Thursday, April 15, 2004

I just saw a post on Slashdot entitled, "Men Incapable Of Portraying Videogame Women Fairly?"

I, Leticia Jeanette McKenzie, a woman, with womb and vagina and alla that, am really fucking sick of hearing that men are all crazed perverts. No. We need men. Men have big muscles and cuddle us long into the night. They do cute things like forget all about the laundry but recite the secret super-hero origins of each founding member of the Avengers (to be fair, I do that too. Both). They periodically think that making us happy is the best thing they can possibly do, and the mere sight of our naked bodies will make them melt and quiver like jelly with obedience. They truly believe that we make and breathe the whole universe, that if they please us they are pleasing God.

I'm generalizing, of course, but in a good way. About fucking time men got their props. I think they've been a bit left out from our gender binary as of late. Give 'em some love.

(This is entirely anecdotal evidence, but I find a lot of women--and men--uncomfortable with calling themselves feminists because it implies a hatred of men, and I think that's hooey but it's the popular perception of feminism so what can you do? Besides give a man a kiss today, anyway. They're big and strong and will kill for us. They'll hold up the fort while we do all the real work of birthing a civilization.)

(That's awfully neat. There wouldn't BE a human race if there were no women incubating all the ickle people that populate this earth! Wow... we're the fabric of reality. Men are just our lovable huggable bodyguards.)

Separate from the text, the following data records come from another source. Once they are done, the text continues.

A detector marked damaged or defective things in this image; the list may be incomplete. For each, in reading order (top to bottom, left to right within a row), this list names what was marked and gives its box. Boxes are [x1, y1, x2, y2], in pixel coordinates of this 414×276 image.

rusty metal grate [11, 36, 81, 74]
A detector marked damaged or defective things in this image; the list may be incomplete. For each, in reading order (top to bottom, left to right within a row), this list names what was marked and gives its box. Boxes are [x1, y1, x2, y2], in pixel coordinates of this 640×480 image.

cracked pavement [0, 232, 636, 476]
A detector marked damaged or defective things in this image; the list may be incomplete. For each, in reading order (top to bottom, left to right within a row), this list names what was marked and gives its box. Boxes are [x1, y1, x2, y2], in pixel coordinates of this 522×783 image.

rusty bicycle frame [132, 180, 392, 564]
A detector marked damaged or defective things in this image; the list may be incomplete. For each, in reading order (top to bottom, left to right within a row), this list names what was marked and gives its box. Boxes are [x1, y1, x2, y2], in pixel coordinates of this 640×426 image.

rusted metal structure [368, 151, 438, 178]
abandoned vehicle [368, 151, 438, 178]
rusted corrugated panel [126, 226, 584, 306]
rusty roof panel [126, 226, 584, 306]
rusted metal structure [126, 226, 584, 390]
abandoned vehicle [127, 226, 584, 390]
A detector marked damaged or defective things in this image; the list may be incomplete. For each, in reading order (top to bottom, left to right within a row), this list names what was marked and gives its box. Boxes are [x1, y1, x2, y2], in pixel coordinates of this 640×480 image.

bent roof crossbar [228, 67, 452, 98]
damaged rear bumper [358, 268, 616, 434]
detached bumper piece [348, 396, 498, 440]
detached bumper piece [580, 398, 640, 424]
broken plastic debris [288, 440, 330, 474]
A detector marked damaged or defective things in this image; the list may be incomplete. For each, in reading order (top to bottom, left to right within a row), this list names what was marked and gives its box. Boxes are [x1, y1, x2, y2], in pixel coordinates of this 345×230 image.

(Oooh, if I had a man right now, I'd munch on his shoulder and call him my big naked bodyguard. Then he'd laugh and spray whipped cream on me, right down the curve of my back as so to accentuate my beauty, and I'd be so enthralled that he'd suck me in whole and my spirit will go right up his nose, leaving nothing but a pile of bones in a mini-skirt on the floor that he proceeds to lick on. Mmmm.)

(Where was I? This always happens...)

(And then he feeds my bones to the dog and the dog buries me, never to be seen again, with the faint hope that maybe, maybe somebody will dig me up and eat me before I decompose. Even if it'll be somebody hairy and slobbery. Ewww.)